> [GOAL] Reproduce the records below line for line, keeping every character unchanged.

> [GIVEN INFORMATION]
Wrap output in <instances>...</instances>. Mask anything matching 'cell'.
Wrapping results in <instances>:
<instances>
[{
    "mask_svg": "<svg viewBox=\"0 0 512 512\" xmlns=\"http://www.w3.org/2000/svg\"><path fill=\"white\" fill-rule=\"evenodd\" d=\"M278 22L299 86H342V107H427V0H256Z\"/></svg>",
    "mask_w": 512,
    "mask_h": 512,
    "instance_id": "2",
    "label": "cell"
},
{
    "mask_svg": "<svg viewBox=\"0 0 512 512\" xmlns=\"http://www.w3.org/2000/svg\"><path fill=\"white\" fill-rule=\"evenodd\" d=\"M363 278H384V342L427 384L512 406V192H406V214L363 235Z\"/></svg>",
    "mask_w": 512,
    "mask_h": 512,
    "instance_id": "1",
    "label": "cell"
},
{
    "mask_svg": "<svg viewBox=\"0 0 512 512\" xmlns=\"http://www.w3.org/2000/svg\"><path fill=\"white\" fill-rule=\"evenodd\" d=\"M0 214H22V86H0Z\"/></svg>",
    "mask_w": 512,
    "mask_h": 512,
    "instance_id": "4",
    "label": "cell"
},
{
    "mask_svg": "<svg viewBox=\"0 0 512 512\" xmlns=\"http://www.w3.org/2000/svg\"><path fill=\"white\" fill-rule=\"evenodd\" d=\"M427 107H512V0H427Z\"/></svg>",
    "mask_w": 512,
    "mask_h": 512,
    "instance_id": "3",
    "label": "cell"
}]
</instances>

> [RESULT OF THE TASK]
Wrap output in <instances>...</instances>. Mask anything matching 'cell'.
Wrapping results in <instances>:
<instances>
[{
    "mask_svg": "<svg viewBox=\"0 0 512 512\" xmlns=\"http://www.w3.org/2000/svg\"><path fill=\"white\" fill-rule=\"evenodd\" d=\"M278 22L299 86H342V107H427V0H256Z\"/></svg>",
    "mask_w": 512,
    "mask_h": 512,
    "instance_id": "2",
    "label": "cell"
},
{
    "mask_svg": "<svg viewBox=\"0 0 512 512\" xmlns=\"http://www.w3.org/2000/svg\"><path fill=\"white\" fill-rule=\"evenodd\" d=\"M363 278H384V342L427 384L512 406V192H406V214L363 235Z\"/></svg>",
    "mask_w": 512,
    "mask_h": 512,
    "instance_id": "1",
    "label": "cell"
},
{
    "mask_svg": "<svg viewBox=\"0 0 512 512\" xmlns=\"http://www.w3.org/2000/svg\"><path fill=\"white\" fill-rule=\"evenodd\" d=\"M0 214H22V86H0Z\"/></svg>",
    "mask_w": 512,
    "mask_h": 512,
    "instance_id": "4",
    "label": "cell"
},
{
    "mask_svg": "<svg viewBox=\"0 0 512 512\" xmlns=\"http://www.w3.org/2000/svg\"><path fill=\"white\" fill-rule=\"evenodd\" d=\"M427 107H512V0H427Z\"/></svg>",
    "mask_w": 512,
    "mask_h": 512,
    "instance_id": "3",
    "label": "cell"
}]
</instances>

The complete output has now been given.